:: Task to complete ::
Please write out the part of the passage on the discovery of cells from "In 1665, the" to "bacteria to whales.", copied word for word.

:: Passage to read ::

In 1665, the English natural philosopher Robert Hooke published Micrographia — a folio-sized illustrated book of observations made through one of the first practical compound microscopes. Examining a thin slice of cork, Hooke saw the wood was built of tiny rectangular compartments that reminded him of the cells (small monastic rooms) of a monastery. He named them after the rooms, and the name stuck. Two centuries later, after Anton van Leeuwenhoek discovered single-celled organisms in pond water (1670s) and Theodor Schwann and Matthias Schleiden formulated the cell theory (1838–39) — all living things are composed of cells; the cell is the fundamental unit of life; cells arise only from preexisting cells (Virchow, 1855) — biology had a unifying observational claim that organized everything from bacteria to whales.

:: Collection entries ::
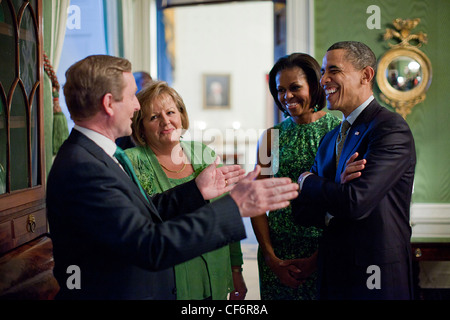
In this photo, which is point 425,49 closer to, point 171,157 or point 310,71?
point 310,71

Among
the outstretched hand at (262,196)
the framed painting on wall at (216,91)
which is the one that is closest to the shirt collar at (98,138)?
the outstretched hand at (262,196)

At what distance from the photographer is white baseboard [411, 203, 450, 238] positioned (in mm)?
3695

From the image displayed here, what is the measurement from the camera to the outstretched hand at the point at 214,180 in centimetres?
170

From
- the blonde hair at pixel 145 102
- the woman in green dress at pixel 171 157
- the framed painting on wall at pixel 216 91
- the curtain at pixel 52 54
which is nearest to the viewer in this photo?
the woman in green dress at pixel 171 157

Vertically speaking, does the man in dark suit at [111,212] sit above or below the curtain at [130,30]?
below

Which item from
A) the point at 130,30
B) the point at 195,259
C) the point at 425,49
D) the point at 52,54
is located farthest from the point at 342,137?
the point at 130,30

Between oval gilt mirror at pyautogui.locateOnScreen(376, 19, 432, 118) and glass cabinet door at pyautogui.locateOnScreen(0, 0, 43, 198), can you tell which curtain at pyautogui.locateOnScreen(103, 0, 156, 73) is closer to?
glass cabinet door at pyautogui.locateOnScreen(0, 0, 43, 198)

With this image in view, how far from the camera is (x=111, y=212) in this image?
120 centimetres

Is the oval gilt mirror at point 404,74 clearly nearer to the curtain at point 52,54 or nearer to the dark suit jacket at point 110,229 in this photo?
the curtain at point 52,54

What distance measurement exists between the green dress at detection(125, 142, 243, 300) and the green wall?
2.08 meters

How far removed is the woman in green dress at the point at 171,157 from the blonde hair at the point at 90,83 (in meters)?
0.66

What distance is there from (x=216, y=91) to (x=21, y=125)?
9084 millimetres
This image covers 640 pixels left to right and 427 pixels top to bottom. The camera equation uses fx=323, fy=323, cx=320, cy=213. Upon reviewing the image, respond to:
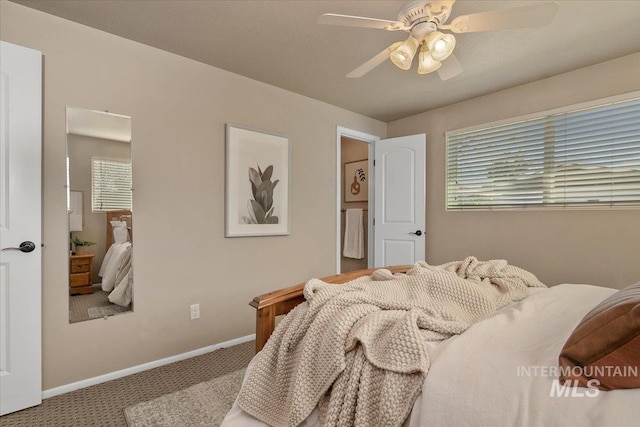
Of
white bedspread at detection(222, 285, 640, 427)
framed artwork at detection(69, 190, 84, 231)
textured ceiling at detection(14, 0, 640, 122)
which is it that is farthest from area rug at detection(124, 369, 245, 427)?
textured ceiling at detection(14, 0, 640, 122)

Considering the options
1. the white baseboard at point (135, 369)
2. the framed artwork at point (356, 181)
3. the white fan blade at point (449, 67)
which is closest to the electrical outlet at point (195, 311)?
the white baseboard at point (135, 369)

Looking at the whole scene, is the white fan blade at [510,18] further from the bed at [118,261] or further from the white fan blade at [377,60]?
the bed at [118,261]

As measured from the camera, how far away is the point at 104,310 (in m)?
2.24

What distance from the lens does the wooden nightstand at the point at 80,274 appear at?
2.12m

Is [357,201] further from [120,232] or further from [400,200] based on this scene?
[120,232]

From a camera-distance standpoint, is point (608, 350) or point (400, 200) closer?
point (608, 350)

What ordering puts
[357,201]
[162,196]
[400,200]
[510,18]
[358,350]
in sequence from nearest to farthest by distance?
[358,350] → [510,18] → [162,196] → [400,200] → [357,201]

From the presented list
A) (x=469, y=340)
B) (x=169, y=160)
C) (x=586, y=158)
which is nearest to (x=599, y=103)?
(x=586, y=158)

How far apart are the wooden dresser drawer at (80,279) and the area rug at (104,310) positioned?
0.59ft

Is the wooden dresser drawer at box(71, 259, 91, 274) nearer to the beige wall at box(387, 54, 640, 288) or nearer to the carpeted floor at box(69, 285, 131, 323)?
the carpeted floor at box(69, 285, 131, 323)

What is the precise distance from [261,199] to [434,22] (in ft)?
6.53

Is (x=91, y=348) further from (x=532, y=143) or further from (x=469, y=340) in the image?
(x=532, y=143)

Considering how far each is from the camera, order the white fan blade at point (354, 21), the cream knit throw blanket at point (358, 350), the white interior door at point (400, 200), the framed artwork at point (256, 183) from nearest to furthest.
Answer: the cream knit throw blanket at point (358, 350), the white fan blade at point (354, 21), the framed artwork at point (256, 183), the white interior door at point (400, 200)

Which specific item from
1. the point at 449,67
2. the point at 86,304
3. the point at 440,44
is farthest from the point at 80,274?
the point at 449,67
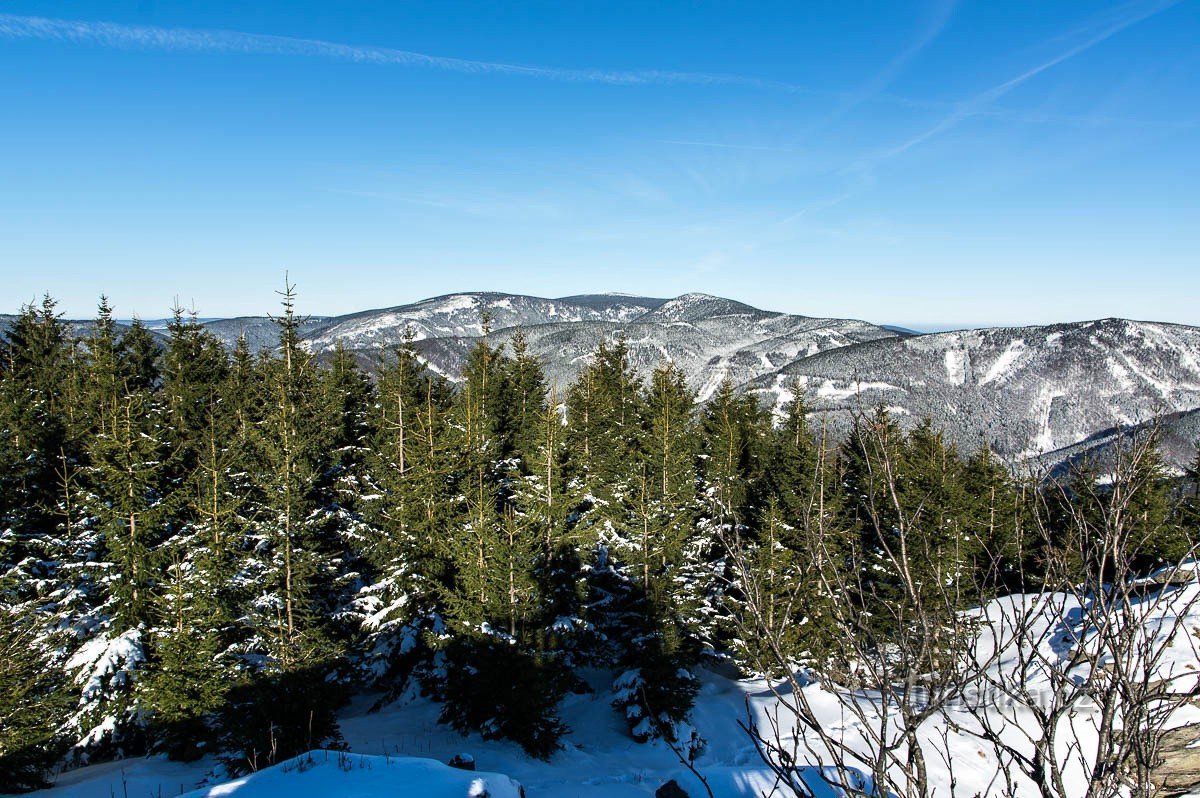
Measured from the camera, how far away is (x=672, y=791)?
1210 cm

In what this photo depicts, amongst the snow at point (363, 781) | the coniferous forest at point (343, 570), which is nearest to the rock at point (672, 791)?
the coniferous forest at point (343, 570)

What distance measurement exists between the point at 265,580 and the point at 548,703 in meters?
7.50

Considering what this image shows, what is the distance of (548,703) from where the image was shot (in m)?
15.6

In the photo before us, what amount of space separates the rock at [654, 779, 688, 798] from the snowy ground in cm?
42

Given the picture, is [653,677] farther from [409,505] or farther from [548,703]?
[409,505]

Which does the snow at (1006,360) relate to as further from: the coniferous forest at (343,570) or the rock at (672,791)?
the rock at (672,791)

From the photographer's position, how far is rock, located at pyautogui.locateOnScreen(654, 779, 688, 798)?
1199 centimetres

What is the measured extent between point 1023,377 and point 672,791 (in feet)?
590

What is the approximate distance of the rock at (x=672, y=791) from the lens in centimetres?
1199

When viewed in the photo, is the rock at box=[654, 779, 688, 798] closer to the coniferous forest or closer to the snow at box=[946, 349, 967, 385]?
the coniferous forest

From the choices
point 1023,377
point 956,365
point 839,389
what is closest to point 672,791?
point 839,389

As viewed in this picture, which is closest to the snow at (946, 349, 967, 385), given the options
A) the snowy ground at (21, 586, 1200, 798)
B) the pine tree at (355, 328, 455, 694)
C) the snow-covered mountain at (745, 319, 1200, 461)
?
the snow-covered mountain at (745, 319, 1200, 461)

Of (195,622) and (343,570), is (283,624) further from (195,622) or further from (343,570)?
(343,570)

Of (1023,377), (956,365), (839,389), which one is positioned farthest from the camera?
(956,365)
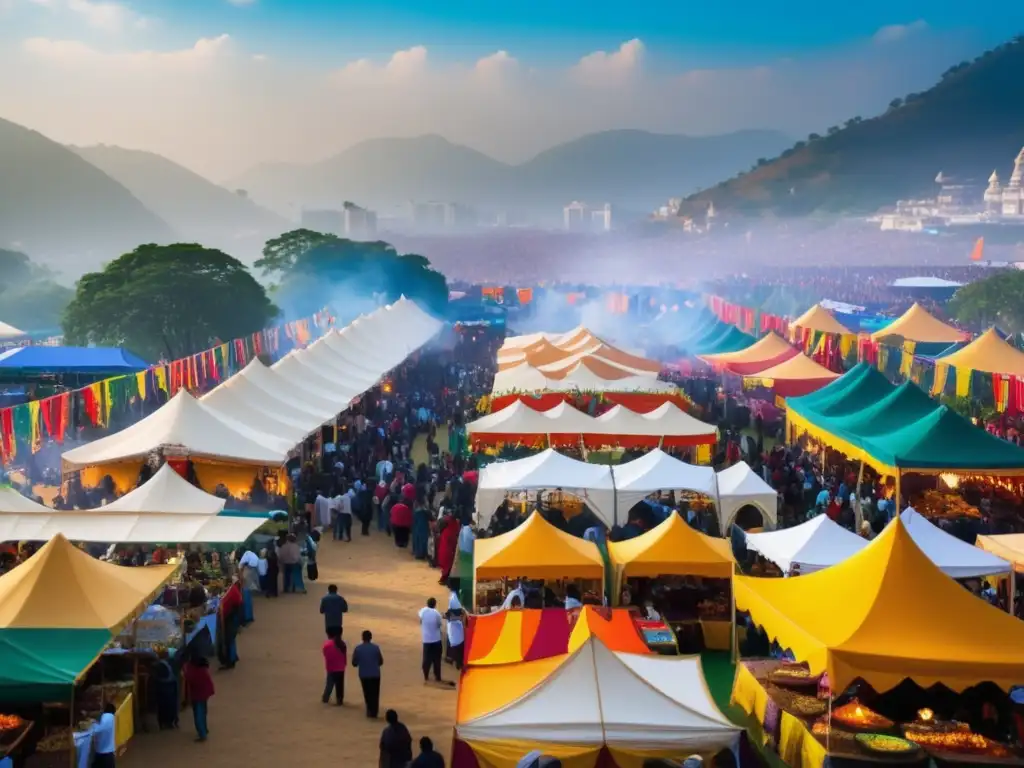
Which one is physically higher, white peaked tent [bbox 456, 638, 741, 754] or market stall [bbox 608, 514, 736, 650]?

:: Answer space ::
In 1665, the English natural philosopher Robert Hooke published Micrographia — a folio-sized illustrated book of observations made through one of the first practical compound microscopes. Examining a thin slice of cork, Hooke saw the wood was built of tiny rectangular compartments that reminded him of the cells (small monastic rooms) of a monastery. He named them after the rooms, and the name stuck. Two centuries later, after Anton van Leeuwenhoek discovered single-celled organisms in pond water (1670s) and Theodor Schwann and Matthias Schleiden formulated the cell theory (1838–39) — all living things are composed of cells; the cell is the fundamental unit of life; cells arise only from preexisting cells (Virchow, 1855) — biology had a unifying observational claim that organized everything from bacteria to whales.